----- Fonte
Correção Prova de Filosofia Enem 2023

 O Exame Nacional do Ensino Médio (ENEM) de 2023 proporcionou aos estudantes um rico panorama do pensamento filosófico através de suas questões, englobando uma diversidade de temas que são fundamentais para a compreensão da realidade contemporânea e da história do pensamento humano. Com um total de oito questões dedicadas à filosofia, os candidatos foram convidados a refletir sobre ética, política, metafísica e estética a partir de filósofos como Foucault, os sofistas, Adorno e Horkheimer, Ricoeur, Sartre, Descartes e Merleau-Ponty.

 

Questão 1

A diversão é o prolongamento do trabalho sob o capitalismo tardio. Ela é procurada por quem quer escapar ao processo de trabalho mecanizado para se pôr de novo em condições de enfrentá-lo. Mas, ao mesmo tempo, a mecanização atingiu um tal poderio sobre a pessoa em seu lazer e sobre a sua felicidade, ela determina tão profundamente a fabricação das mercadorias destinadas à diversão que essa pessoa não pode mais perceber outra coisa senão as cópias que reproduzem o próprio processo de trabalho.
----------
----- Seção de dados
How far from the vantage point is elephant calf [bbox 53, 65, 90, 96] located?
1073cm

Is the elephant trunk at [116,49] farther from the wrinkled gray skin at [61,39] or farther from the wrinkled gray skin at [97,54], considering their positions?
----------
▶ **Enunciado 1**
Segundo o texto sobre a prova de filosofia do Enem 2023, quantas questões dessa prova eram dedicadas à filosofia?
▶ **Enunciado 2**
Escreva a continuação do texto sobre a prova de filosofia do Enem 2023, começando logo após a última frase apresentada.

▶ **Resposta 1**
Oito questões.

▶ **Resposta 2**
ADORNO, T.; HORKHEIMER, M. Dialética do esclarecimento, Rio de Janeiro: Zahar, 1997

No texto, o tempo livre é concebido como

a) consumo de produtos culturais elaborados no mesmo sistema produtivo do capitalismo.
b) forma de realizar as diversas potencialidades da natureza humana.
c)alternativa para equilibrar tensões psicológicas do dia a dia.
d) promoção da satisfação de necessidades artificiais.
e) mecanismo de organização do ócio e do prazer.

 

Análise da questão

 A questão correta é a primeira letra A, pois ela expressa a ideia de que a diversão é uma forma de reproduzir o trabalho alienado e consumir os produtos culturais que são produzidos pelo mesmo sistema capitalista. As outras alternativas não correspondem à visão crítica dos autores, que denunciam a falsa liberdade e a manipulação da indústria cultural.

Lembrando dos seguintes pontos:

- A diversão é o prolongamento do trabalho porque ela não oferece uma experiência autêntica e criativa, mas apenas uma fuga momentânea da rotina.
- A diversão é procurada por quem quer escapar ao processo de trabalho mecanizado, mas não consegue se libertar dele, pois está condicionado pelo sistema que o explora e o domina.
- A mecanização atinge o lazer e a felicidade das pessoas, pois elas são submetidas a um padrão de consumo que as impede de desenvolver sua própria cultura e sua própria crítica.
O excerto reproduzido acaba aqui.